When you've rummaged through the ashes, saving the little you're able to save, you're entitled to sit down and have a good cry.
Then you need to make a decision as quickly as you can: Do you have enough strength and material to rebuild where you stand? Or do you choose to move along and build a new house somewhere else?
I had lost the only copy of a completed manuscript ready to send to my betas. I still had the nearly illegible hand-written first draft. And if that was all I had, I believe I might have abandoned the book--because I was also without a computer for now, relying on one-hour sessions at the library.
Luckily, I did find a saved second draft on an old flash drive. The book had been through many drafts since then, but I decided quickly:
--I had the strength to work from this.
--I'd recover mentally what I could recall and re-imagine wherever I had to.
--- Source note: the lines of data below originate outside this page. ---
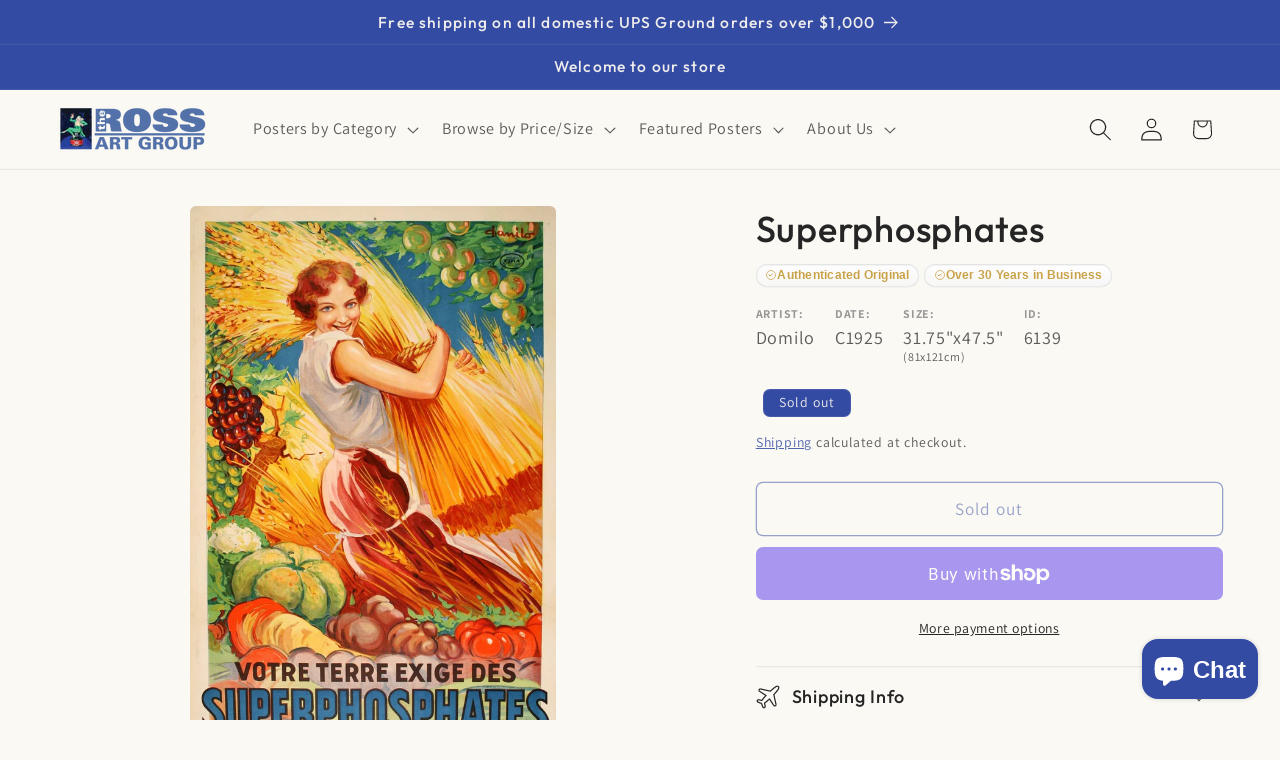

--- FILE ---
content_type: text/css
request_url: https://postergroup.com/cdn/shop/t/32/assets/boost-sd-custom.css?v=1768659024222
body_size: -579
content:
/*# sourceMappingURL=/cdn/shop/t/32/assets/boost-sd-custom.css.map?v=1768659024222 */


--- FILE ---
content_type: text/javascript
request_url: https://postergroup.com/cdn/shop/t/32/assets/boost-sd-custom.js?v=1768659024222
body_size: -671
content:
//# sourceMappingURL=/cdn/shop/t/32/assets/boost-sd-custom.js.map?v=1768659024222


--- FILE ---
content_type: text/javascript
request_url: https://postergroup.com/cdn/shop/t/32/compiled_assets/scripts.js?v=11729
body_size: 195
content:
(function(){var __sections__={};(function(){for(var i=0,s=document.getElementById("sections-script").getAttribute("data-sections").split(",");i<s.length;i++)__sections__[s[i]]=!0})(),function(){if(__sections__.header)try{class StickyHeader extends HTMLElement{constructor(){super()}connectedCallback(){this.header=document.querySelector(".section-header"),this.headerIsAlwaysSticky=this.getAttribute("data-sticky-type")==="always"||this.getAttribute("data-sticky-type")==="reduce-logo-size",this.headerBounds={},this.setHeaderHeight(),window.matchMedia("(max-width: 990px)").addEventListener("change",this.setHeaderHeight.bind(this)),this.headerIsAlwaysSticky&&this.header.classList.add("shopify-section-header-sticky"),this.currentScrollTop=0,this.preventReveal=!1,this.predictiveSearch=this.querySelector("predictive-search"),this.onScrollHandler=this.onScroll.bind(this),this.hideHeaderOnScrollUp=()=>this.preventReveal=!0,this.addEventListener("preventHeaderReveal",this.hideHeaderOnScrollUp),window.addEventListener("scroll",this.onScrollHandler,!1),this.createObserver()}setHeaderHeight(){document.documentElement.style.setProperty("--header-height",`${this.header.offsetHeight}px`)}disconnectedCallback(){this.removeEventListener("preventHeaderReveal",this.hideHeaderOnScrollUp),window.removeEventListener("scroll",this.onScrollHandler)}createObserver(){new IntersectionObserver((entries,observer2)=>{this.headerBounds=entries[0].intersectionRect,observer2.disconnect()}).observe(this.header)}onScroll(){const scrollTop=window.pageYOffset||document.documentElement.scrollTop;if(!(this.predictiveSearch&&this.predictiveSearch.isOpen)){if(scrollTop>this.currentScrollTop&&scrollTop>this.headerBounds.bottom){if(this.header.classList.add("scrolled-past-header"),this.preventHide)return;requestAnimationFrame(this.hide.bind(this))}else scrollTop<this.currentScrollTop&&scrollTop>this.headerBounds.bottom?(this.header.classList.add("scrolled-past-header"),this.preventReveal?(window.clearTimeout(this.isScrolling),this.isScrolling=setTimeout(()=>{this.preventReveal=!1},66),requestAnimationFrame(this.hide.bind(this))):requestAnimationFrame(this.reveal.bind(this))):scrollTop<=this.headerBounds.top&&(this.header.classList.remove("scrolled-past-header"),requestAnimationFrame(this.reset.bind(this)));this.currentScrollTop=scrollTop}}hide(){this.headerIsAlwaysSticky||(this.header.classList.add("shopify-section-header-hidden","shopify-section-header-sticky"),this.closeMenuDisclosure(),this.closeSearchModal())}reveal(){this.headerIsAlwaysSticky||(this.header.classList.add("shopify-section-header-sticky","animate"),this.header.classList.remove("shopify-section-header-hidden"))}reset(){this.headerIsAlwaysSticky||this.header.classList.remove("shopify-section-header-hidden","shopify-section-header-sticky","animate")}closeMenuDisclosure(){this.disclosures=this.disclosures||this.header.querySelectorAll("header-menu"),this.disclosures.forEach(disclosure=>disclosure.close())}closeSearchModal(){this.searchModal=this.searchModal||this.header.querySelector("details-modal"),this.searchModal.close(!1)}}customElements.define("sticky-header",StickyHeader)}catch(e){console.error(e)}}()})();
//# sourceMappingURL=/cdn/shop/t/32/compiled_assets/scripts.js.map?v=11729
--I'd work the way I used to work before I owned a computer.
Strategy:
1) I printed out batches of pages from the flash drive. And since computer time was limited, I returned to the style of my youth: using various colors of ink to signal the different drafts of each page. Before typing anything I would do at least six drafts.
2) I would not obsess over total recall. I would begin by accepting that I could never recover exactly the version that I lost. In the end, life willing, I'd produce a better book.
Progress report: I'm now 1-2 weeks from sending my beta readers the first 100 pages of the Recovery Copy.
My spirits are high. And I will keep you posted!